En una época nefasta, fatídica, este proyecto ha sido un salvavidas al que agarrarse. Un poco de suelo firme y de cordura en medio del jaleo y del miedo. «Empecé en plena pandemia, con la primera recogida. Fue precioso. En ese momento yo estaba frustrada, ni estaba trabajando ni haciendo lo que quería, y de repente se me encendió una luz. Era algo en lo que podía ayudar, sentirme útil. Es lo mejor que me ha pasado en este tiempo. Es increíble», afirma Marta, que es profesora.
La parroquia que nunca se confinó
Al principio, en Pick-Up repartían la comida que recogían, pero ahora han preferido delegar esa labor en otras manos más experimentadas, como las que hay Parroquia San Juan De Dios, en Vallecas, que dirige el padre Gonzalo, un cura más ocupado que un ministro (lleva dos móviles encima, y no paran de sonar) y que parece conocer al barrio entero por su nombre propio. Desde allí han llegado a ayudar a ochocientas familias en el peor pico de la pandemia.
«No se conoce en esta parroquia lo que es confinarse. No hemos cerrado ni un día desde el ocho de marzo, no hemos parado de brindar la mano», comenta, orgulloso.
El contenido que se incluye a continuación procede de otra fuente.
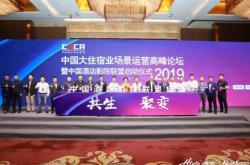 """中国领先酒店场景数据服务运营商打造酒店场景""""私密影院"""",支持国家电影业多样化发展"""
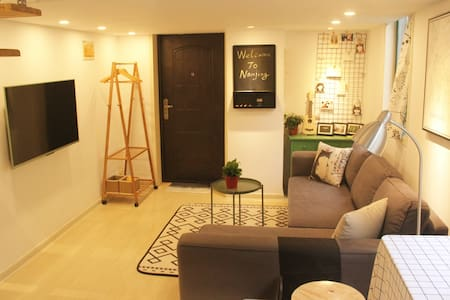 Cozy lovely loft  300 meters to Confucius Temple - Wohnung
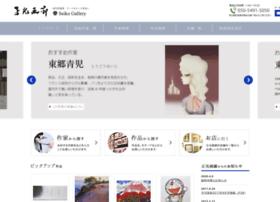 seikougarou.co.jp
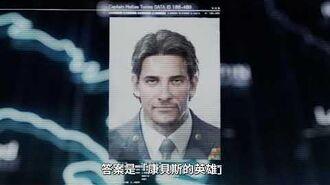 PS4、XboxOne、PC STEAM 『空戰奇兵7 未知天際』第二支繁體中文版追加下載內容宣傳影片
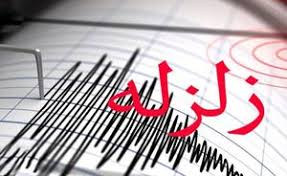 زلزله  4.5 ریشتری در بندرعباس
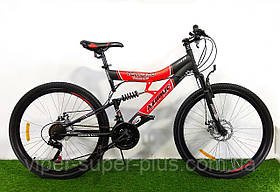Горный велосипед Azimut Tornado 26 GD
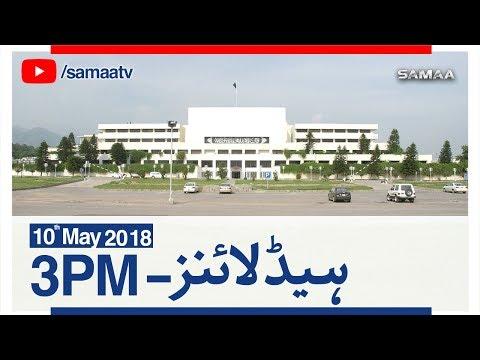 Samaa Headlines with Bulletin   03 PM   SAMAA TV   10 May 2018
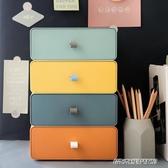抽屜式桌面收納盒儲物盒子小箱辦公室書桌上置物架整理櫃宿舍神器 【雙11特惠】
Es miércoles, aún no han dado las nueve de la mañana y en su parroquia ya se amontonan los voluntarios, que él dispone en una cadena digna del mismísimo Henry Ford: tareas mínimas para hacer algo grande. Funciona como un engranaje perfecto, en el que entra un carrito vacío y sale lleno, según el número de personas al que va dirigida esa ayuda. También tienen en cuenta si los destinatarios son musulmanes, para adaptar la alimentación. La idea es que les de para todo el mes. Y luego vuelta a empezar, porque el hambre no termina.
Fuera de la parroquia, en el frío, la cola crece. Allí espera, por ejemplo, Manuel, un jubilado con la vida trastocada por el virus. «Mi mujer ha estado tres meses intubada. Dios ha hecho un milagro y ha salido, pero ahora tiene que ir a rehabilitación. En taxi, claro. Y las medicinas nuevas que le ponen valen mucho dinero. En fin, no me llega con la pensión. Imposible con ochocientos euros pagar la comunidad, la luz, el agua, el gas, el teléfono… Todo», lamenta.
El suyo es un caso de tantos, por desgracia. Y con él acaba esta historia que empezó con una videollamada de cuarentena.